The project expects environment variables. Keys are not hardcoded in repository files.
Required for LLM mode:
- API_BASE_URL
- MODEL_NAME
- OPENAI_API_KEY
Compatibility fallback:
- HF_TOKEN is accepted if OPENAI_API_KEY is not set.
No-key mode:
- USE_RANDOM=true bypasses LLM and uses a deterministic random baseline agent.
Practical meaning:
- If USE_RANDOM=true, you can run without any API key.
- If USE_RANDOM is not true, OPENAI_API_KEY (or HF_TOKEN fallback) is needed.
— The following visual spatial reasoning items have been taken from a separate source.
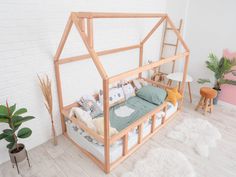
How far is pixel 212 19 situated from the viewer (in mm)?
3635

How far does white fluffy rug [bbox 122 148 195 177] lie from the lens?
221 cm

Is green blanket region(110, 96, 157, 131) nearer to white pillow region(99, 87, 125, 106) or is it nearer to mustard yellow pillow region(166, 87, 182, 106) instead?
white pillow region(99, 87, 125, 106)

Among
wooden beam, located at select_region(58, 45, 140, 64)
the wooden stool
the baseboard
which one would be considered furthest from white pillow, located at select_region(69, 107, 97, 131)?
the baseboard

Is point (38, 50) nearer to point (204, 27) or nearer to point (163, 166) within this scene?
point (163, 166)

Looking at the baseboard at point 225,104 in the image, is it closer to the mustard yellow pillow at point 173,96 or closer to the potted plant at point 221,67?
the potted plant at point 221,67

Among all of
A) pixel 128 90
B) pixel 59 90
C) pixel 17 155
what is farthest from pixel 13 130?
pixel 128 90

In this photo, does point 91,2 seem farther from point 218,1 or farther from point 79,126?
point 218,1

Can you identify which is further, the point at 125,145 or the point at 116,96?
the point at 116,96

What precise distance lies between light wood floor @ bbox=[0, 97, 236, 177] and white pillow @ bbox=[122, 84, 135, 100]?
0.91 m

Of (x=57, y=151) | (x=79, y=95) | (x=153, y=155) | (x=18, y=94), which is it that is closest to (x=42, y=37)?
(x=18, y=94)

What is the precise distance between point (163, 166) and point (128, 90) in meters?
1.58

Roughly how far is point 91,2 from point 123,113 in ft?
5.93

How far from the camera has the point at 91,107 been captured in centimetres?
294

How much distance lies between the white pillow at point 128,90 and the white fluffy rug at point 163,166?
4.04 ft
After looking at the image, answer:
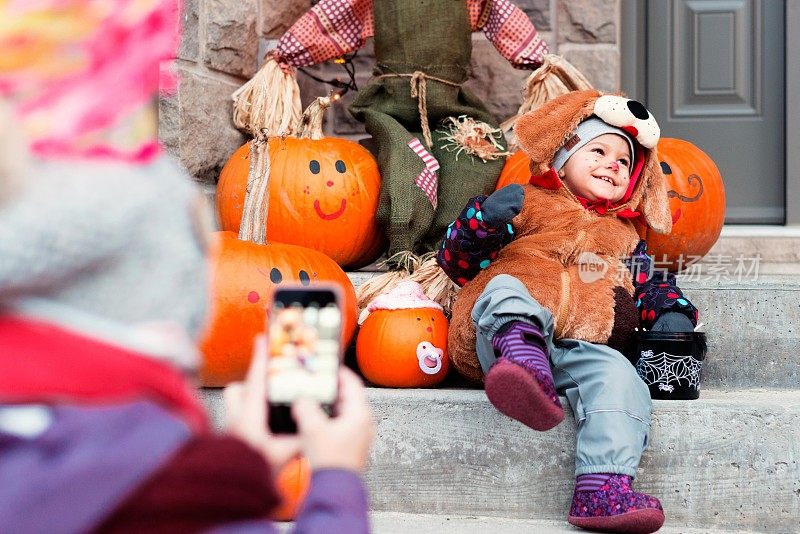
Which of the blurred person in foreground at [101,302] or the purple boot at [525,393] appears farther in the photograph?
the purple boot at [525,393]

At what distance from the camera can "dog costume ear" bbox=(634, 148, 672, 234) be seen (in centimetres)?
274

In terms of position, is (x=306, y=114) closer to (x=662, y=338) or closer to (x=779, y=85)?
(x=662, y=338)

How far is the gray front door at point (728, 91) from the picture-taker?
156 inches

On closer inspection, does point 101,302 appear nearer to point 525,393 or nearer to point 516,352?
point 525,393

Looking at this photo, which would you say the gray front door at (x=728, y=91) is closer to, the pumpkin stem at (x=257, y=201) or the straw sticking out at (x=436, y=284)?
the straw sticking out at (x=436, y=284)

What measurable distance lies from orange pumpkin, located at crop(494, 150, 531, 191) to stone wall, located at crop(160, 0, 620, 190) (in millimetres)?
618

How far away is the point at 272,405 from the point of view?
2.83ft

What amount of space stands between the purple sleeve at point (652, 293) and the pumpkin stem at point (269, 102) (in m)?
1.30

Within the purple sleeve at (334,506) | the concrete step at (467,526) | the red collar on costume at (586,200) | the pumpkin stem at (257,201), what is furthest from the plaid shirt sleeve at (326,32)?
the purple sleeve at (334,506)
## 15. Backend API endpoints (what each does)
- GET /health
- health check
- GET /tasks
- list available tasks
- POST /reset
- start new episode for selected task
- POST /step
- apply one action and move simulation one step
- GET /state
- current state
- GET /dashboard/state
- extended state for HTML dashboard (includes legal actions + last observation)
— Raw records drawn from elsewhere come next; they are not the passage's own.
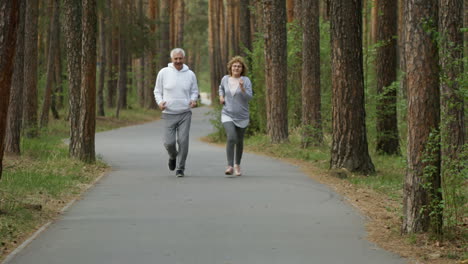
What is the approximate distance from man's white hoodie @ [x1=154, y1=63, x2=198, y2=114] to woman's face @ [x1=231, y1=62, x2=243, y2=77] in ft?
2.33

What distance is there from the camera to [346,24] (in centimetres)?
1397

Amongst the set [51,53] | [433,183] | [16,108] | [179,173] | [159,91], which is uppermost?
[51,53]

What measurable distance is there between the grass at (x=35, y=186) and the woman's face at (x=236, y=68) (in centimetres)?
303

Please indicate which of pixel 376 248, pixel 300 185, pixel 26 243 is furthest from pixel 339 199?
pixel 26 243

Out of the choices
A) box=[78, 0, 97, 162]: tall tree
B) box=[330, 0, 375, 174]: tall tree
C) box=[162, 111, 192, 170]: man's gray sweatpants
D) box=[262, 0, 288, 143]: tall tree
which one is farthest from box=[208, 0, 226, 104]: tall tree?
box=[162, 111, 192, 170]: man's gray sweatpants

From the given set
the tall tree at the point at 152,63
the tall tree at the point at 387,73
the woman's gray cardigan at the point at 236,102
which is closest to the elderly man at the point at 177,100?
the woman's gray cardigan at the point at 236,102

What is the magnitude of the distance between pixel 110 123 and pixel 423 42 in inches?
1131

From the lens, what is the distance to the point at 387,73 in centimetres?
1808

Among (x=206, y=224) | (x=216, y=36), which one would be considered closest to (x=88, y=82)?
(x=206, y=224)

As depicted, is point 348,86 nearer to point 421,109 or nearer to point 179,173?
point 179,173

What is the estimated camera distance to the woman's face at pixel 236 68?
13.8 meters

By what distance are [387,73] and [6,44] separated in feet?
38.0

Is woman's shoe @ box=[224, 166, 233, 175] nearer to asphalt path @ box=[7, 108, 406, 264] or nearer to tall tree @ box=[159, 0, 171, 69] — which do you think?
asphalt path @ box=[7, 108, 406, 264]

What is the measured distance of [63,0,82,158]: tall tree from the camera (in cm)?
1552
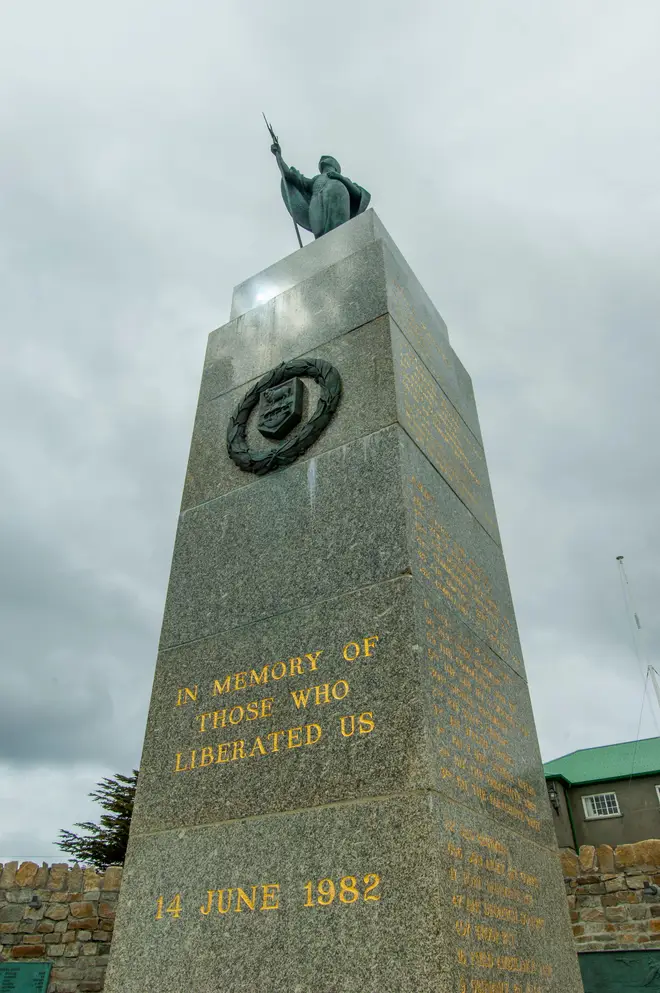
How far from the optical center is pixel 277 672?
4.31 metres

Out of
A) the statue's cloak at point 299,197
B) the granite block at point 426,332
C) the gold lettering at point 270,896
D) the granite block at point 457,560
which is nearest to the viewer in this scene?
the gold lettering at point 270,896

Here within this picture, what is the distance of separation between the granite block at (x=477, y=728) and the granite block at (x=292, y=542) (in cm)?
57

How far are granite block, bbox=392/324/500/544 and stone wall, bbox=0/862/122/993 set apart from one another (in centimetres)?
874

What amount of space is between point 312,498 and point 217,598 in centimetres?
104

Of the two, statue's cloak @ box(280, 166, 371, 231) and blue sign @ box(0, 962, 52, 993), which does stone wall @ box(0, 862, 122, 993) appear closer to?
blue sign @ box(0, 962, 52, 993)

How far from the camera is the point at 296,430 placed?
18.5ft

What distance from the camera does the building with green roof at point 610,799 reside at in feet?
87.5

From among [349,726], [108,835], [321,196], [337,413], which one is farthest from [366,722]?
[108,835]

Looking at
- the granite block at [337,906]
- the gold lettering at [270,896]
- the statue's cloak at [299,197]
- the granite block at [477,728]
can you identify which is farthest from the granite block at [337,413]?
the statue's cloak at [299,197]

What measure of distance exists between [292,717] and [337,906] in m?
1.06

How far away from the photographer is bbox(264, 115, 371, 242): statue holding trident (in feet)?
28.7

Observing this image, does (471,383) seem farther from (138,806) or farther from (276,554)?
(138,806)

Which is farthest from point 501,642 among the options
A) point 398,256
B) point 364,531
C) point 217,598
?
point 398,256

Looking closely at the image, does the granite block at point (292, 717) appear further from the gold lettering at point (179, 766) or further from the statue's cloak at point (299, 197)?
the statue's cloak at point (299, 197)
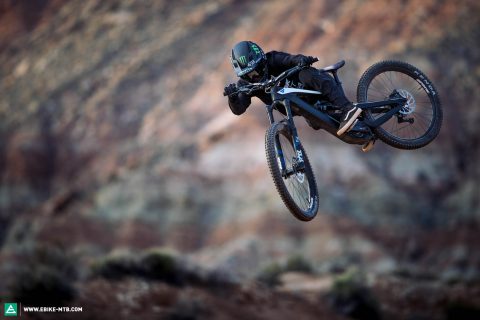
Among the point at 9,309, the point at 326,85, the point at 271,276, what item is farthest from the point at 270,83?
the point at 271,276

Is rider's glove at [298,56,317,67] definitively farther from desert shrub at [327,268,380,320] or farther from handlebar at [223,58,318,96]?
desert shrub at [327,268,380,320]

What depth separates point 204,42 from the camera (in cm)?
5562

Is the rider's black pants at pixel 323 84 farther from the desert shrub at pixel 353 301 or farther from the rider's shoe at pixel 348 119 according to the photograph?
the desert shrub at pixel 353 301

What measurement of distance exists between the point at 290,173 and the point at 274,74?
1.66 m

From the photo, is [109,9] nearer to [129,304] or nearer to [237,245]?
[237,245]

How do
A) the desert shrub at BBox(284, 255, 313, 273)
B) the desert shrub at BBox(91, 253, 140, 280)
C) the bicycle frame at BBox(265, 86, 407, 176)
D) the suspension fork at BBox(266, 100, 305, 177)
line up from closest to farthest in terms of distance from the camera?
the suspension fork at BBox(266, 100, 305, 177)
the bicycle frame at BBox(265, 86, 407, 176)
the desert shrub at BBox(91, 253, 140, 280)
the desert shrub at BBox(284, 255, 313, 273)

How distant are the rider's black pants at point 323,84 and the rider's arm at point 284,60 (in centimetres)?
19

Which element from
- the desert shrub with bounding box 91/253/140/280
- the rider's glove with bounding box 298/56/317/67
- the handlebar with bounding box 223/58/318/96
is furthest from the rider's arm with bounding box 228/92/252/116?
the desert shrub with bounding box 91/253/140/280

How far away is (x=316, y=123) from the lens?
10.8 m

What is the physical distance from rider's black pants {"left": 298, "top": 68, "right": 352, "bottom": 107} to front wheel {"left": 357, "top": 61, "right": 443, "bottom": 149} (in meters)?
0.43

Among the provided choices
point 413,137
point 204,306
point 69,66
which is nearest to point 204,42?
point 69,66

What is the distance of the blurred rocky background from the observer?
37.3 meters

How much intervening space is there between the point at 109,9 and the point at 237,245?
101ft

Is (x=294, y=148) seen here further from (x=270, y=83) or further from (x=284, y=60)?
(x=284, y=60)
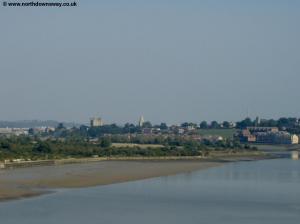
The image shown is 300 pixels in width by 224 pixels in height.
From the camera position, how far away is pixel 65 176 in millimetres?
41219

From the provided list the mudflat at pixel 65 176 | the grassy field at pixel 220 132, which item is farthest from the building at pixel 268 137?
the mudflat at pixel 65 176

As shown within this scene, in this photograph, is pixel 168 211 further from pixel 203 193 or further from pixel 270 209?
pixel 203 193

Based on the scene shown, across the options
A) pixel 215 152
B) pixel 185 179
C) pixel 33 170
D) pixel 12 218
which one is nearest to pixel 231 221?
pixel 12 218

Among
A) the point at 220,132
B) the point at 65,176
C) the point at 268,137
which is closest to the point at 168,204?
the point at 65,176

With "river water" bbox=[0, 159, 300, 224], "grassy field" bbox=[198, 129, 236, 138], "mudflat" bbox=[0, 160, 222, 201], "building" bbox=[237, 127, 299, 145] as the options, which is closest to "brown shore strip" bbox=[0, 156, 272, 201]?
"mudflat" bbox=[0, 160, 222, 201]

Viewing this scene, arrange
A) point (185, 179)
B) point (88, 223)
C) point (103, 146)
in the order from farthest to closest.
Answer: point (103, 146) → point (185, 179) → point (88, 223)

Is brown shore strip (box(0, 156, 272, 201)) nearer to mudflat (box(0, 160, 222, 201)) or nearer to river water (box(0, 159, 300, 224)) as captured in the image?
mudflat (box(0, 160, 222, 201))

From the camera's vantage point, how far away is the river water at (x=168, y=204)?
25531mm

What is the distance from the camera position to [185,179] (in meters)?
41.2

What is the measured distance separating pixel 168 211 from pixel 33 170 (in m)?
19.7

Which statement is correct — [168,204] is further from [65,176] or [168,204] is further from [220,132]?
[220,132]

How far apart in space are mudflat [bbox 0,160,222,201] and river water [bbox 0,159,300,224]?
135cm

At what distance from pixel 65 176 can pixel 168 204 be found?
12828 mm

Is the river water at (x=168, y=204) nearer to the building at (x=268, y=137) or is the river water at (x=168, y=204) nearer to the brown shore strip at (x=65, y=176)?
the brown shore strip at (x=65, y=176)
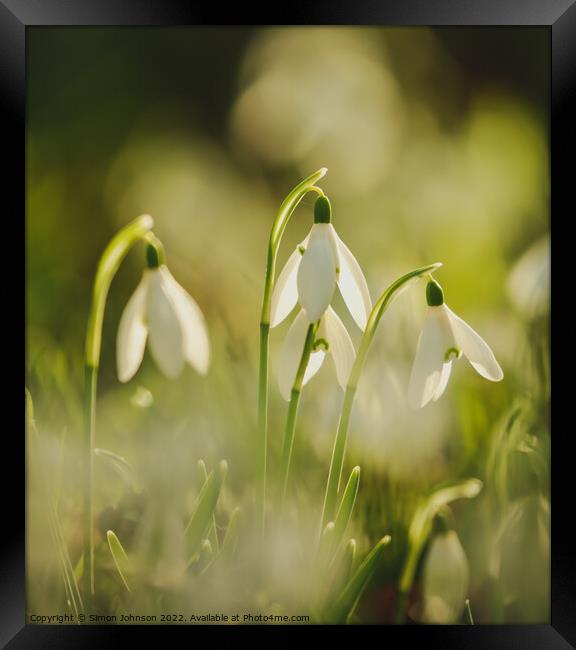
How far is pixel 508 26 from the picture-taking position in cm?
104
- GET /metadata and GET /schema
- environment metadata and contracts
- POST /mcp
- minimal JSON-RPC endpoint
## 16. What the dashboard shows vs what it does not show
Shows:
- Unit cards (status, assignment, ETA, location)
- Incident cards (type, severity, status, assigned units)
- Map view for units/incidents
- Last step reward component bars
- Header task/episode/step values
Nuance:
- Header "Score" currently uses metadata.cumulative_reward.
- Episode score is available too (metadata.episode_score), but not currently shown as the main header score.
## 17. Beginner glossary
- incident: emergency case to be handled
- unit: responder vehicle/team (EMS, fire, police, etc.)
- legal action: an action that passes protocol checks in current state
- reward: immediate feedback signal for one step
- episode score: overall quality of a full run
- terminal: episode is finished
## 18. Practical "how to think" summary
When you judge behavior quality in this project:
- Use step rewards to understand local tactical quality.
- Use episode score to understand mission success for the selected task.
- Use dashboard to observe live state transitions.
- Use task definitions to interpret what success means in each scenario.
If you remember one thing:
- This is not a generic chatbot app. It is a decision simulator where actions change a world state over time and are graded both step-by-step and across full episodes.